You’ve arrived at your new university and you’re already stressed out. You’ve got to cope with Welcome Week events, meeting new people and the challenge of moving into your new halls, and what you really need is a quick game of Modern Halo Call Of Warfare 2 Strike Deluxe to take the edge off! But, disaster! You can’t even connect to the lobby! How are you ever going to survive the year? Never fear Imperial noobs, for with our step-by-tiny-step guide you will have your console of choice online and ready to rock in no time.

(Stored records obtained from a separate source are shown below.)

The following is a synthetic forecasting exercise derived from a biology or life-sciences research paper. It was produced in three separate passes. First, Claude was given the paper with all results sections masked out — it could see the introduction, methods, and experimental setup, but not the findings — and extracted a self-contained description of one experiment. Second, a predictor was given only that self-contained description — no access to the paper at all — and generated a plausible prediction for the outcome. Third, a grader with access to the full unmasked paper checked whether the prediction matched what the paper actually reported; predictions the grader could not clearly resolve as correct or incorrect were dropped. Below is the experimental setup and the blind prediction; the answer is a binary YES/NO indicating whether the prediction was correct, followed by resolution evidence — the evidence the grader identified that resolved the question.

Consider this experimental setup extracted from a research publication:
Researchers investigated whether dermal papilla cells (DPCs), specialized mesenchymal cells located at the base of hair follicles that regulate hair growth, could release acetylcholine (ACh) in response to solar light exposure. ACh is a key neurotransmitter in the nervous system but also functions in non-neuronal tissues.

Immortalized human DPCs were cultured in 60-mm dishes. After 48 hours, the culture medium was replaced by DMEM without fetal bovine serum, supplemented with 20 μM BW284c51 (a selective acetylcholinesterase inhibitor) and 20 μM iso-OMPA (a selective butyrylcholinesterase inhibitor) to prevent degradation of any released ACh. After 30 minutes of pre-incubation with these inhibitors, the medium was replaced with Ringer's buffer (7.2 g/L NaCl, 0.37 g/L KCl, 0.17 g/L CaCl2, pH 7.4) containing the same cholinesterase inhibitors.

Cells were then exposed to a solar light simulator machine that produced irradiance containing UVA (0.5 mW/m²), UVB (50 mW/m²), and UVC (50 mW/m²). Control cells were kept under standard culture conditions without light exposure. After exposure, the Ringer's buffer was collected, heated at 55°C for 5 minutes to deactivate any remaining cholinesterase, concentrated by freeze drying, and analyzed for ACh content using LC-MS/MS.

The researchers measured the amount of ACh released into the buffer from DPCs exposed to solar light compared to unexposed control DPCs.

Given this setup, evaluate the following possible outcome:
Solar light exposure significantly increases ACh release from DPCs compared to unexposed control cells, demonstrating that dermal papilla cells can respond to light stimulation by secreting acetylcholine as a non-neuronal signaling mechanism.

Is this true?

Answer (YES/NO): YES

Imperial internet is some of the fastest around, but in order to use it your device must be registered in the College systems
The first step is to understand the hoops you need to jump through in order to get yourself connected. Imperial internet is some of the fastest around, but in order to use it your device must be registered in the College systems. Registration is based on the MAC address of your device, which is a unique code that identifies your console or computer from all the others. The registration process ties this number to your College username, so College can provide and log access. So, all you need to do to get online is to register your MAC address. Easy!
Well, nearly. Registration happens when you first try and browse to a web page, and is done through your browser. So for consoles with a web browser function the easiest way to perform registration is with the console itself. However, this is a problem for consoles and other devices lacking a web browser function as the registration page will never be reached.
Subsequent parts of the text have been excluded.